EXERCISE DESCRIPTION: Write out everything from "Atmel’s secure products" down to "this paper." in the passage on Atmel's secure microcontrollers, word for word.

SELECTED PASSAGE:
Atmel’s secure products will advantageously replace complex and expensive proprietary anti-tampering protection system. Their advantages include low cost, ease of integration, higher security,
proven technology.
Three secure microcontroller families are available: AT90SC, AT91SC and AT98SC. The AT90SC
and AT91SC are “open” solutions where the implementer can develop their own on-chip application using available Atmel software libraries. Beyond this, the AT98SC family chips feature
comprehensive embedded firmware that provides standard, public domain-proven cryptographic
algorithms. This is deemed safer than using proprietary algorithms, since their strengths or weaknesses are well studied by the scientific community. The AT98SC will be further described later in
this paper.

GIVEN MATERIAL:
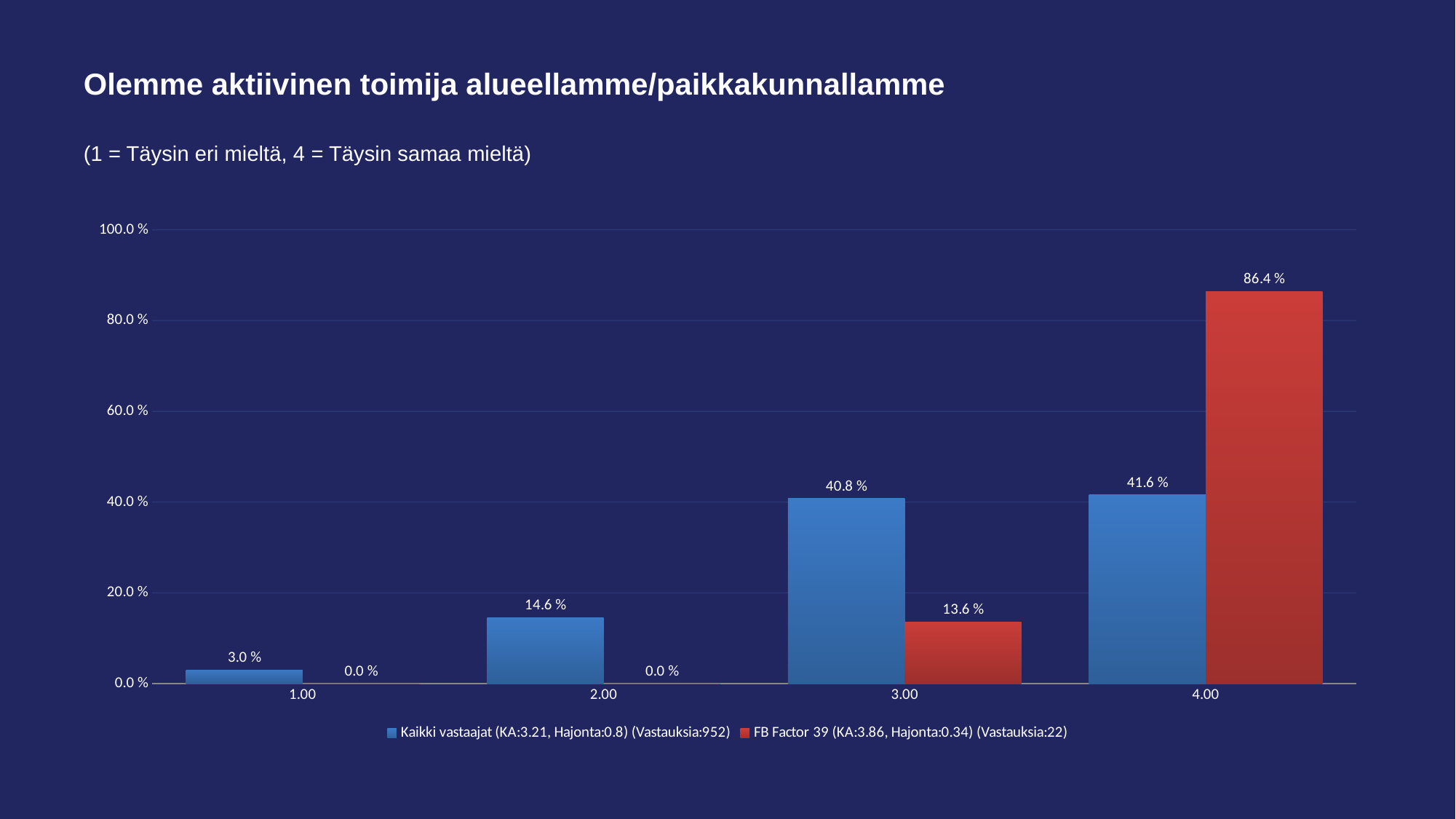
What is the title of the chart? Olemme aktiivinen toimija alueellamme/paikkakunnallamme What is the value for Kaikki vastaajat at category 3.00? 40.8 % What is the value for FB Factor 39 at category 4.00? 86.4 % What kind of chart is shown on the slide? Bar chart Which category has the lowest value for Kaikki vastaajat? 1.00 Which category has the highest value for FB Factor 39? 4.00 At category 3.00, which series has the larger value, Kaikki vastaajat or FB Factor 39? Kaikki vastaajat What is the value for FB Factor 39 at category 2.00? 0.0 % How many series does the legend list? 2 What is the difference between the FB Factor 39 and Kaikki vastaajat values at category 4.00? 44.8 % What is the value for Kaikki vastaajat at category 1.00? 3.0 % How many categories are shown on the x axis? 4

EXERCISE ANSWER:
Atmel’s secure products will advantageously replace complex and expensive proprietary anti-tampering protection system. Their advantages include low cost, ease of integration, higher security,
proven technology.
Three secure microcontroller families are available: AT90SC, AT91SC and AT98SC. The AT90SC
and AT91SC are “open” solutions where the implementer can develop their own on-chip application using available Atmel software libraries. Beyond this, the AT98SC family chips feature
comprehensive embedded firmware that provides standard, public domain-proven cryptographic
algorithms. This is deemed safer than using proprietary algorithms, since their strengths or weaknesses are well studied by the scientific community. The AT98SC will be further described later in
this paper.